_DIRECTIONS FOR THIS TASK_: Search the entries below for "FINALIZAR" and copy each matching line.

----- MATERIAL TO PROCESS -----

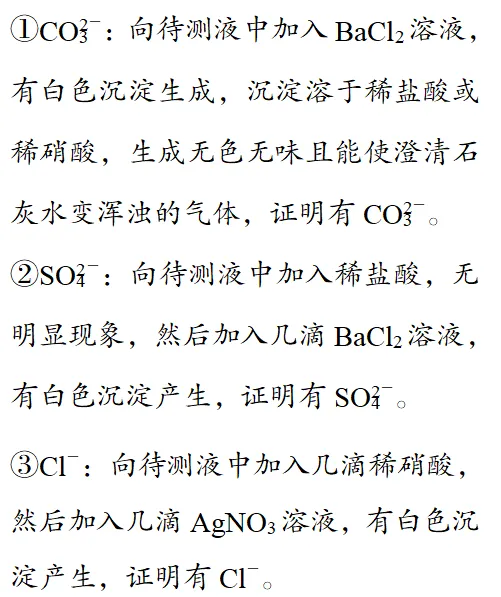 ①$CO_3^{2-}$：向待测液中加入$BaCl_2$溶液，有白色沉淀生成，沉淀溶于稀盐酸或稀硝酸，生成无色无味且能使澄清石灰水变浑浊的气体，证明有$CO_3^{2-}$。

②$SO_4^{2-}$：向待测液中加入稀盐酸，无明显现象，然后加入几滴$BaCl_2$溶液，有白色沉淀产生，证明有$SO_4^{2-}$。

③$Cl^-$：向待测液中加入几滴稀硝酸，然后加入几滴$AgNO_3$溶液，有白色沉淀产生，证明有$Cl^-$。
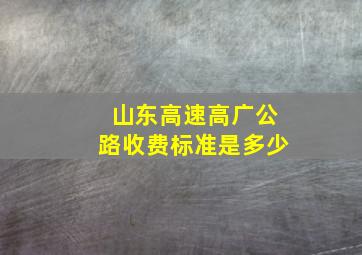 山东高速高广公路收费标准是多少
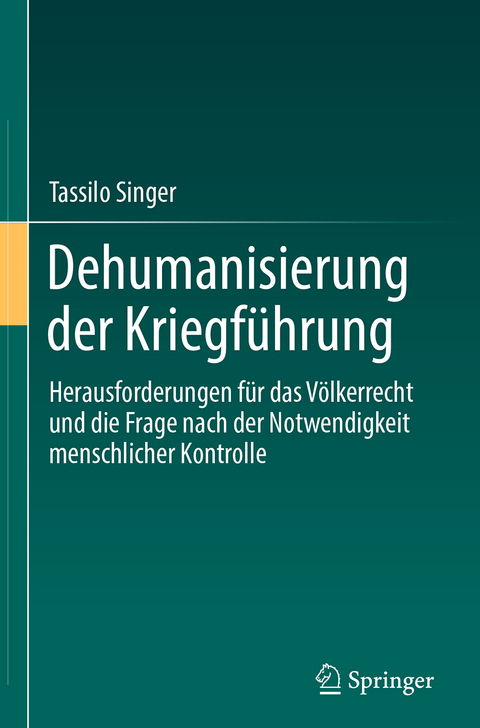 Tassilo Singer

Dehumanisierung der Kriegführung

Herausforderungen für das Völkerrecht und die Frage nach der Notwendigkeit menschlicher Kontrolle

Springer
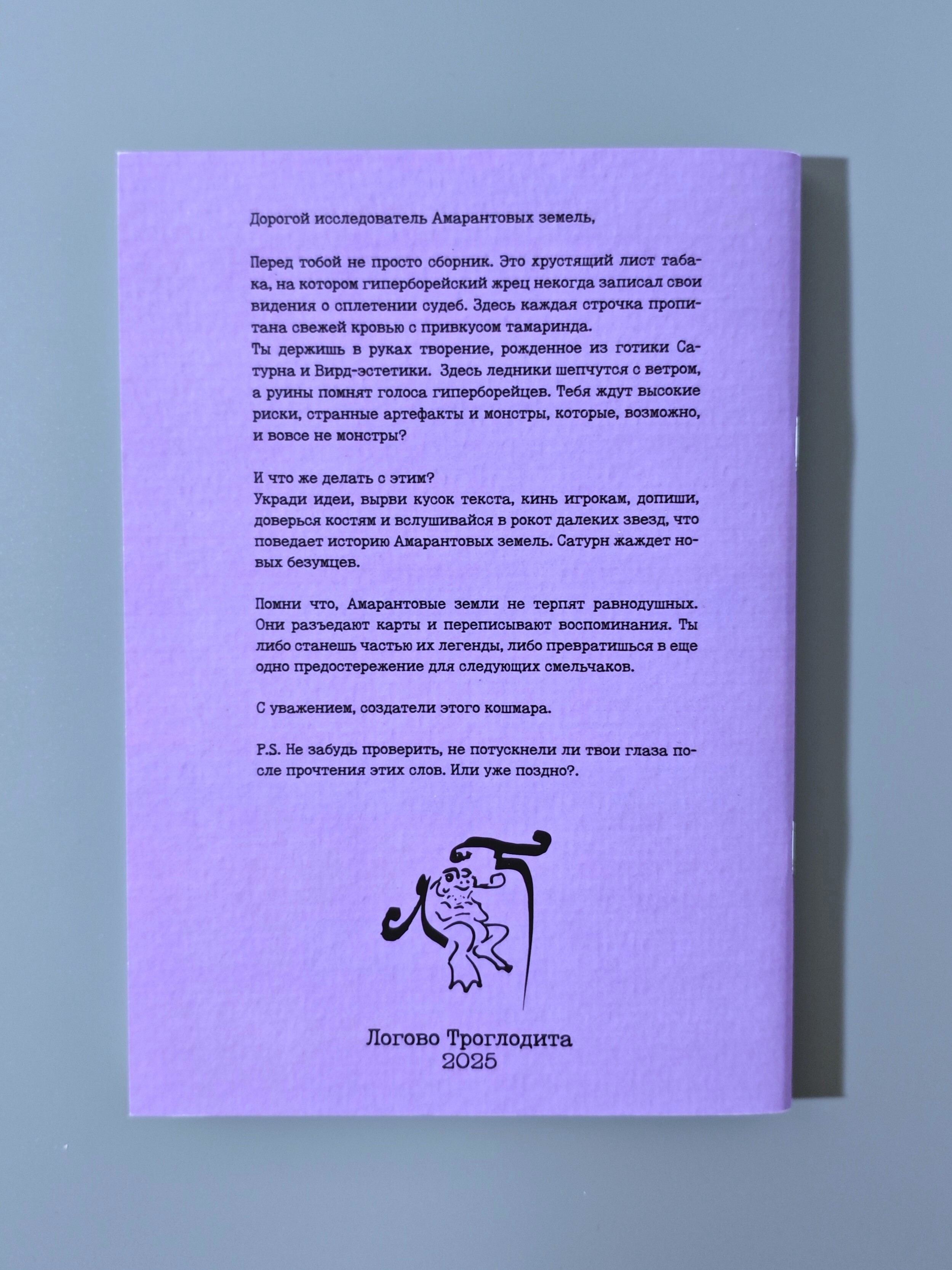 Дорогой исследователь Амарантовых земель,

Перед тобой не просто сборник. Это хрустящий лист табака, на котором гиперборейский жрец некогда записал свои видения о сплетении судеб. Здесь каждая строчка пропитана свежей кровью с привкусом тамаринда.
Ты держишь в руках творение, рожденное из готики Сатурна и Вирд-эстетики. Здесь ледники шепчутся с ветром, а руины помнят голоса гиперборейцев. Тебя ждут высокие риски, странные артефакты и монстры, которые, возможно, и вовсе не монстры?

И что же делать с этим?
Укради идеи, вырви кусок текста, кинь игрокам, допиши, доверься костям и вслушивайся в рокот далеких звезд, что поведает историю Амарантовых земель. Сатурн жаждет новых безумцев.

Помни что, Амарантовые земли не терпят равнодушных. Они разъедают карты и переписывают воспоминания. Ты либо станешь частью их легенды, либо превратишься в еще одно предостережение для следующих смельчаков.

С уважением, создатели этого кошмара.

P.S. Не забудь проверить, не потускнели ли твои глаза после прочтения этих слов. Или уже поздно?.

Логово Троглодита
2025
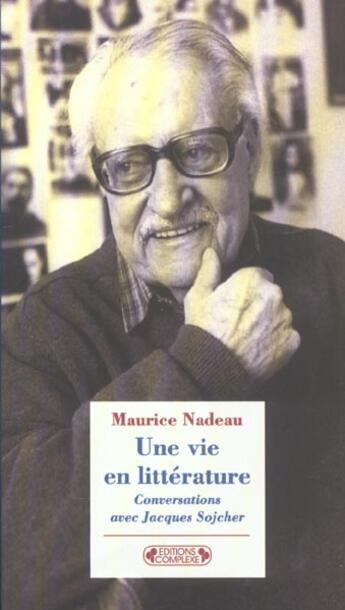 Maurice Nadeau

Une vie en littérature

Conversations avec Jacques Sojcher

EDITIONS COMPLEXE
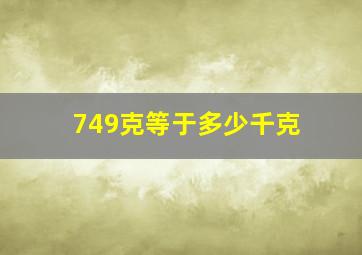 749克等于多少千克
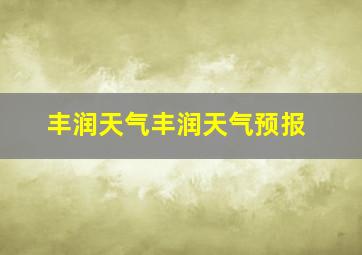 丰润天气丰润天气预报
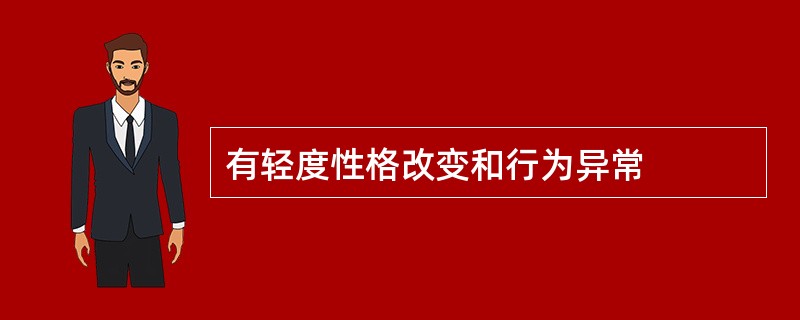 有轻度性格改变和行为异常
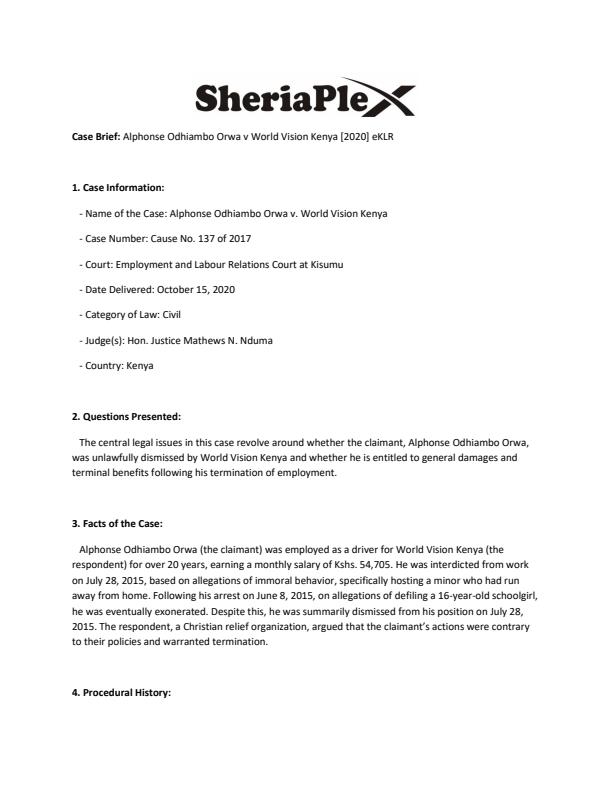 SheriaPlex

Case Brief: Alphonse Odhiambo Orwa v World Vision Kenya [2020] eKLR

1. Case Information:

- Name of the Case: Alphonse Odhiambo Orwa v. World Vision Kenya

- Case Number: Cause No. 137 of 2017

- Court: Employment and Labour Relations Court at Kisumu

- Date Delivered: October 15, 2020

- Category of Law: Civil

- Judge(s): Hon. Justice Mathews N. Nduma

- Country: Kenya

2. Questions Presented:

The central legal issues in this case revolve around whether the claimant, Alphonse Odhiambo Orwa, was unlawfully dismissed by World Vision Kenya and whether he is entitled to general damages and terminal benefits following his termination of employment.

3. Facts of the Case:

Alphonse Odhiambo Orwa (the claimant) was employed as a driver for World Vision Kenya (the respondent) for over 20 years, earning a monthly salary of Kshs. 54,705. He was interdicted from work on July 28, 2015, based on allegations of immoral behavior, specifically hosting a minor who had run away from home. Following his arrest on June 8, 2015, on allegations of defiling a 16-year-old schoolgirl, he was eventually exonerated. Despite this, he was summarily dismissed from his position on July 28, 2015. The respondent, a Christian relief organization, argued that the claimant's actions were contrary to their policies and warranted termination.

4. Procedural History:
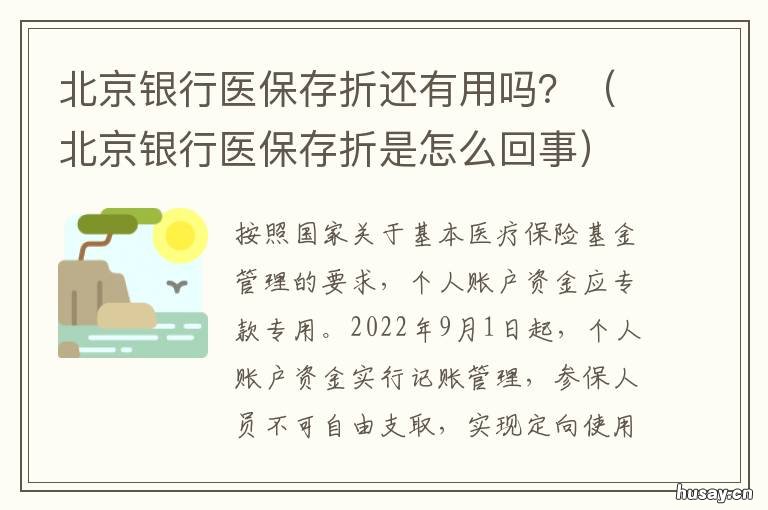 北京银行医保存折还有用吗？（北京银行医保存折是怎么回事）

按照国家关于基本医疗保险基金管理的要求，个人账户资金应专款专用。2022年9月1日起，个人账户资金实行记账管理，参保人员不可自由支取，实现定向使用

husay.cn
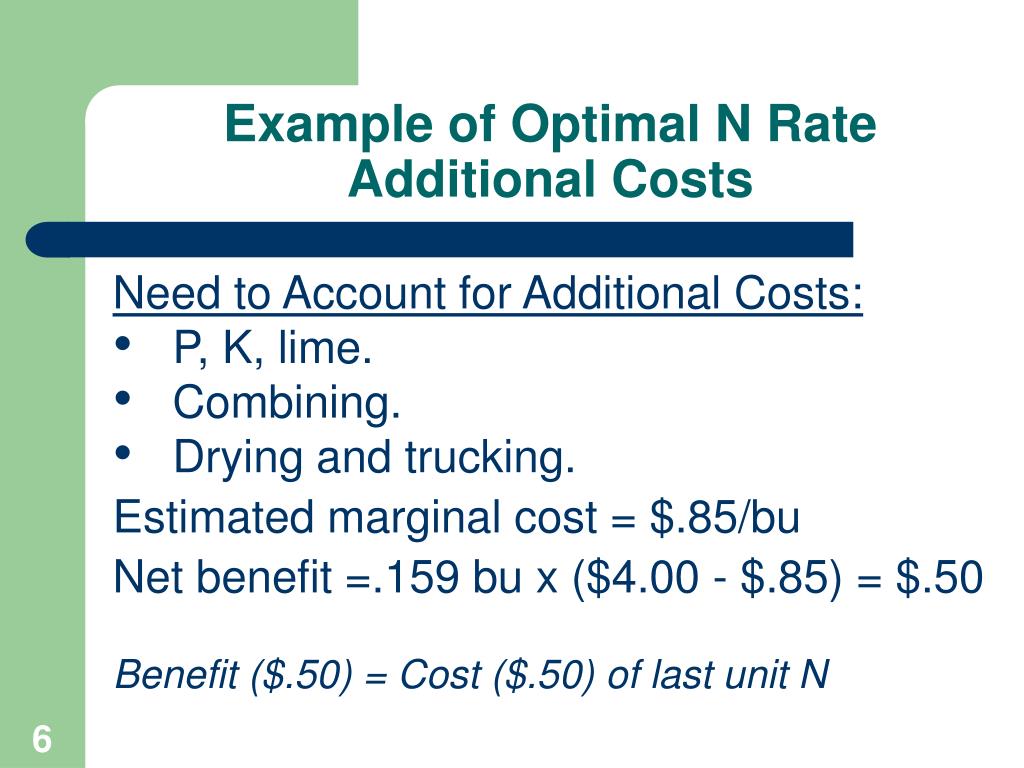 Example of Optimal N Rate
Additional Costs

Need to Account for Additional Costs:

• P, K, lime.
• Combining.
• Drying and trucking.

Estimated marginal cost = $.85/bu

Net benefit =.159 bu x ($4.00 - $.85) = $.50

Benefit ($.50) = Cost ($.50) of last unit N

6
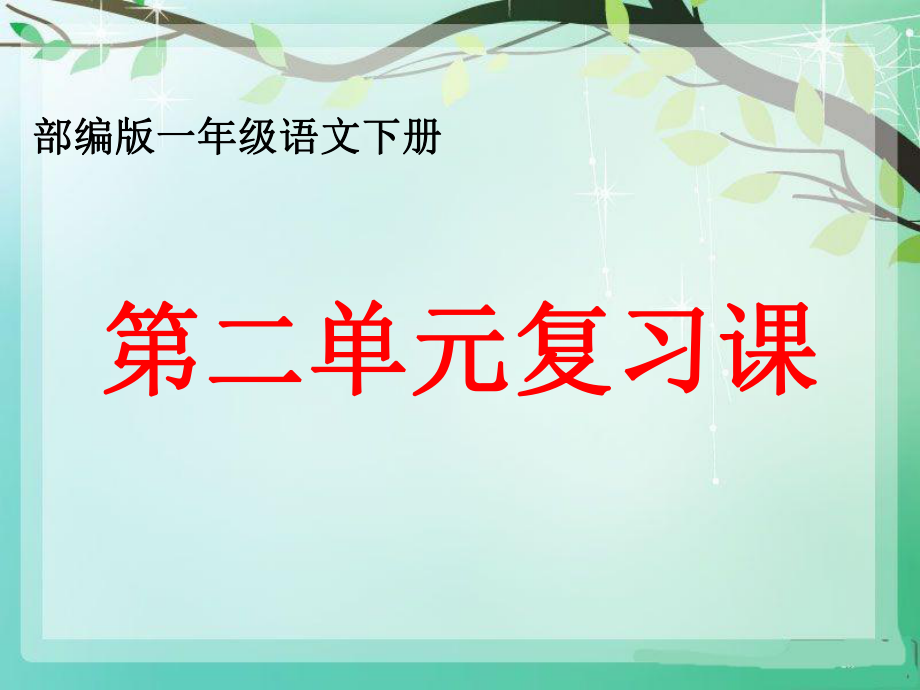 部编版一年级语文下册

第二单元复习课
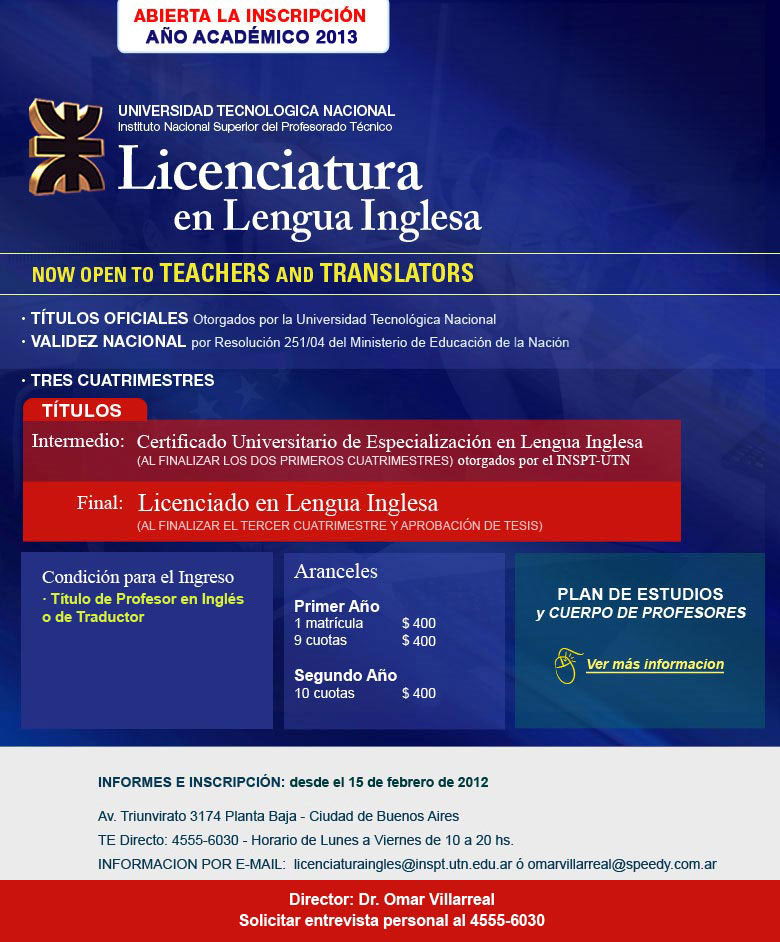 ABIERTA LA INSCRIPCIÓN
AÑO ACADÉMICO 2013

UNIVERSIDAD TECNOLOGICA NACIONAL
Instituto Nacional Superior del Profesorado Técnico

Licenciatura en Lengua Inglesa

NOW OPEN TO TEACHERS AND TRANSLATORS

· TÍTULOS OFICIALES Otorgados por la Universidad Tecnológica Nacional
· VALIDEZ NACIONAL por Resolución 251/04 del Ministerio de Educación de la Nación

· TRES CUATRIMESTRES

TÍTULOS

Intermedio: Certificado Universitario de Especialización en Lengua Inglesa
(AL FINALIZAR LOS DOS PRIMEROS CUATRIMESTRES) otorgados por el INSPT-UTN

Final: Licenciado en Lengua Inglesa
(AL FINALIZAR EL TERCER CUATRIMESTRE Y APROBACIÓN DE TESIS)

Condición para el Ingreso
· Título de Profesor en Inglés o de Traductor

Aranceles
Primer Año
1 matrícula $ 400
9 cuotas $ 400

Segundo Año
10 cuotas $ 400

PLAN DE ESTUDIOS
y CUERPO DE PROFESORES

Ver más informacion

INFORMES E INSCRIPCIÓN: desde el 15 de febrero de 2012

Av. Triunvirato 3174 Planta Baja - Ciudad de Buenos Aires

TE Directo: 4555-6030 - Horario de Lunes a Viernes de 10 a 20 hs.

INFORMACION POR E-MAIL: licenciaturaingles@inspt.utn.edu.ar ó omarvillarreal@speedy.com.ar

Director: Dr. Omar Villarreal
Solicitar entrevista personal al 4555-6030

-----

_RESULT OF THIS EXERCISE_:
(AL FINALIZAR LOS DOS PRIMEROS CUATRIMESTRES) otorgados por el INSPT-UTN
(AL FINALIZAR EL TERCER CUATRIMESTRE Y APROBACIÓN DE TESIS)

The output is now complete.